GIACOMO GATES: I went to Alaska in August of 1975, when the Pipeline was about half finished. It was a wild “boom town”…a wild west show… hard to explain in only a few paragraphs. I spent a year doing many kind of odd jobs before I got “real work”…. out of a Union Hall, doing what I already spent several years doing in Connecticut, running heavy equipment. Some jobs odder than others….worked a night shift in a liquor store, (from 9:30pm to 5am) roofing, drove a tour bus, hung sheetrock, worked in a couple of gambling joints, as a relief dealer and bouncer, moved furniture, carpenter’s helper, etc. Along with Pipeline work, I worked on road jobs, landing strips, and dams.
Great experiences, in places where most people never get to go…Aleutians, Brooks Range, North Slope, islands off the coast of northern Alaska on the DEW Line.

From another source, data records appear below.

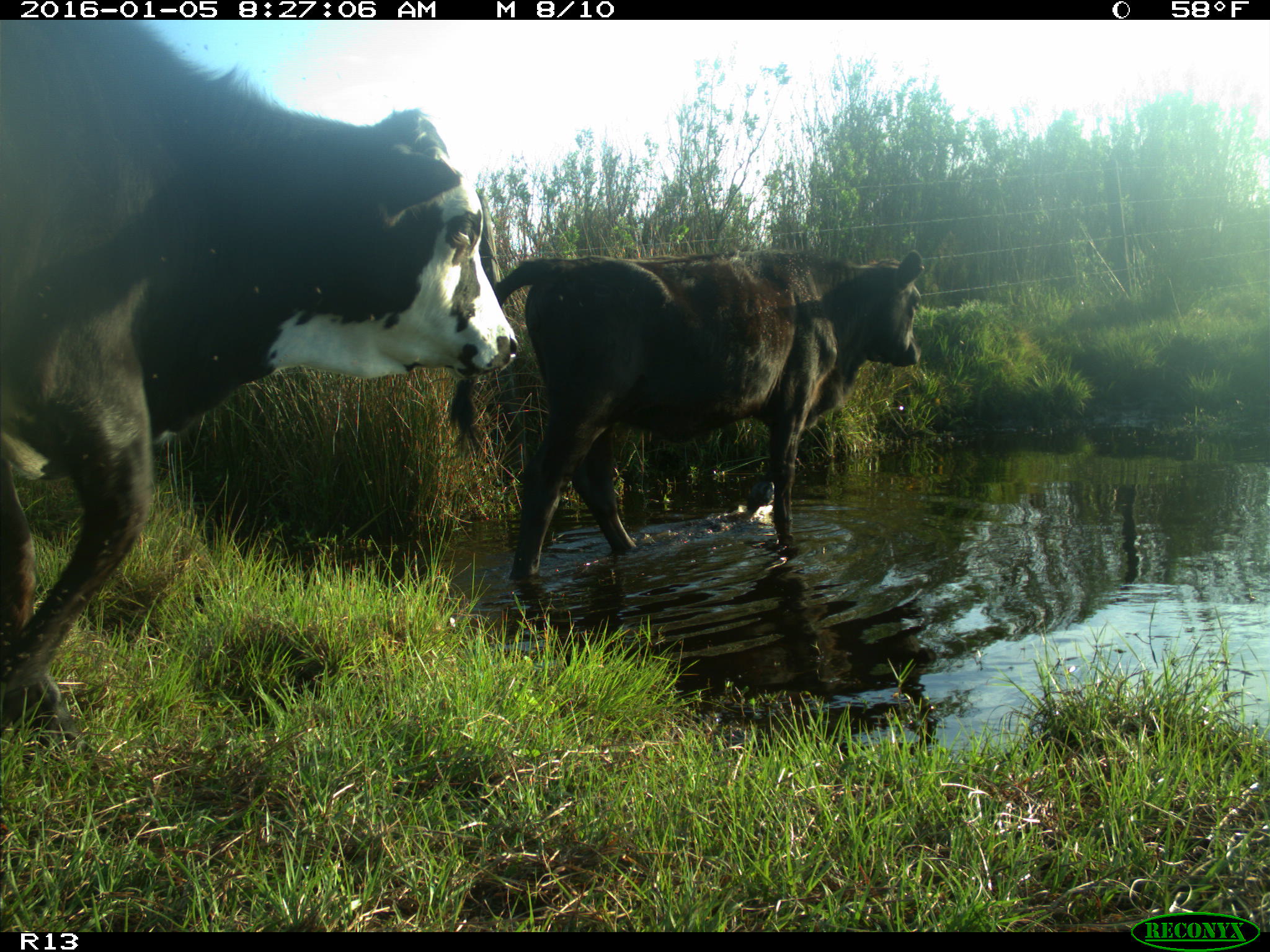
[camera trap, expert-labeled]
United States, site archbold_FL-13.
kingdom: Animalia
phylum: Chordata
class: Mammalia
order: Artiodactyla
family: Bovidae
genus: Bos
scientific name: Bos taurus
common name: domestic cow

And also did some seasonal stints in Washington State, Arizona and on drill rigs of the coast of Louisiana.
 Front Cover
KIRPAL GORDON: You are also quite involved in jazz education.  How’s that going?

GIACOMO GATES: I’ve been teaching at Wesleyan University for twelve years, and taught at The Hartford Conservatory and The Neighborhood Music School, all in Connecticut.  While traveling, clinics and master classes are available, colleges and several groups of singers have put together the opportunity for me to work with a group, along with an accompanist or rhythm section. It’s not always about people wanting to sing professionally, many times students are interested in the history, the musicians and singers who were innovators and left a mark.